China’s healthcare system still plagued by ‘serious deficiencies’ despite Covid spending spree
- China spent enormous sums of money on building isolation facilities and makeshift hospitals, as well rolling out mass testing
- But after Beijing abruptly pivoted from zero-Covid, a surge in infections overwhelmed the medical system, highlighting deficiencies

China’s investment to fight the coronavirus, particularly the construction of makeshift hospitals, has exposed “serious infrastructure deficiencies in healthcare and pandemic prevention” and left those on the front line questioning why the medical system is still “so broken” after three years.
Guangdong province alone spent 71.1 billion yuan (US10.5 billion) on prevention and control last year, according to its fiscal report released in early January, an increase of 57 per cent on 2021. This almost doubled its cumulative spend for the last three years to 146.8 billion yuan.

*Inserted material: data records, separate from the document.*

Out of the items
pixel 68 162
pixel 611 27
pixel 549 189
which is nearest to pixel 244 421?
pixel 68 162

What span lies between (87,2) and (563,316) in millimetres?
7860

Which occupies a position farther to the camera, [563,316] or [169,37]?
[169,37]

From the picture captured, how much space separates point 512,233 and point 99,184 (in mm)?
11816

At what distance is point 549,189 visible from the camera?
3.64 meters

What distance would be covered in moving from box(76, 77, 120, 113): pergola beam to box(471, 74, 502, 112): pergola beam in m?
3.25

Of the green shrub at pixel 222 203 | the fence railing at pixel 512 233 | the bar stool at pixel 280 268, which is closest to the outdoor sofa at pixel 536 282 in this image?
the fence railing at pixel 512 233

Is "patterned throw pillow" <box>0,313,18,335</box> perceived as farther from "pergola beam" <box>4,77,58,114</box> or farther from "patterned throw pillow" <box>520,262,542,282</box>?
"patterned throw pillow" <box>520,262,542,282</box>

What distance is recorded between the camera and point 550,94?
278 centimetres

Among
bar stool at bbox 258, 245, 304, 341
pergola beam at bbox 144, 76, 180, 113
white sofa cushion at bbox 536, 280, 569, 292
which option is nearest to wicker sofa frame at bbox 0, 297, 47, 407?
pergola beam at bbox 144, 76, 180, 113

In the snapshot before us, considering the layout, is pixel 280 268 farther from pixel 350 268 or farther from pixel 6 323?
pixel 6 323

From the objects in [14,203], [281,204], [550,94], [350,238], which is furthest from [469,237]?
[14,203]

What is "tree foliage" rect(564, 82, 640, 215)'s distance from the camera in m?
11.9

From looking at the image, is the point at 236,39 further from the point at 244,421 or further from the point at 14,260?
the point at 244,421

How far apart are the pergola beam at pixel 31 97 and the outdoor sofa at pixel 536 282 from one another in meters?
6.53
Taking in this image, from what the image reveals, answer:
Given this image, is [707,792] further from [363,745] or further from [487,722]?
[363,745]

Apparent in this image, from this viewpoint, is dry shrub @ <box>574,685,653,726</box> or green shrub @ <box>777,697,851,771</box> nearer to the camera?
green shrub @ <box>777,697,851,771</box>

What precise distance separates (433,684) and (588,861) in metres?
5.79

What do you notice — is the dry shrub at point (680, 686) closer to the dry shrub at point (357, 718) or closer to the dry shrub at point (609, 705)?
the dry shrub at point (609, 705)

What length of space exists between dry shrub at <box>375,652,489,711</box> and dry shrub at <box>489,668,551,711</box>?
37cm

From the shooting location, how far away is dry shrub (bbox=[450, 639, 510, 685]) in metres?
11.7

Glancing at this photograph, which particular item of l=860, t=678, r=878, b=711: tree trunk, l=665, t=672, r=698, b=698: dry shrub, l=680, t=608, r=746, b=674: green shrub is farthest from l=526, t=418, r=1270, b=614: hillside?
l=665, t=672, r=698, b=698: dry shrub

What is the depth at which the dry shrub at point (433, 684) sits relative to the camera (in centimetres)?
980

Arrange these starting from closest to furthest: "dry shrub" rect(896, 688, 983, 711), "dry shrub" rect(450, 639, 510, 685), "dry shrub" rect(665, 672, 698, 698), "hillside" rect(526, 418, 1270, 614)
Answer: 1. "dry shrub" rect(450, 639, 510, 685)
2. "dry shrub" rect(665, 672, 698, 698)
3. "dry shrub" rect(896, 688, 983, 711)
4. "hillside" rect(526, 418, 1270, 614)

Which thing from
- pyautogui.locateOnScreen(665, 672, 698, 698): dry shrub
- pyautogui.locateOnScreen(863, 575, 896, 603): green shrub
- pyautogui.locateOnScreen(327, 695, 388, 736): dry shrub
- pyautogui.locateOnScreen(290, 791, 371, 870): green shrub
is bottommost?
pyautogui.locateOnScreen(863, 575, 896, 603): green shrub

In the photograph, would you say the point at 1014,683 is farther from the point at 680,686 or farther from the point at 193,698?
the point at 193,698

Fujian province in southeast China also invested 13.04 billion yuan last year to tackle the coronavirus pandemic, up 56 per cent from 2021. Over the past three years, it has spent a total of 30.5 billion yuan, according to its fiscal report released in January.
China might have spent 25.4 billion yuan last year on the construction of makeshift hospitals, plus a total of 739.3 billion yuan on nucleic acid testing sites, which is higher than Luxembourg’s 2022 gross domestic product, according to a report by Minsheng Securities in May.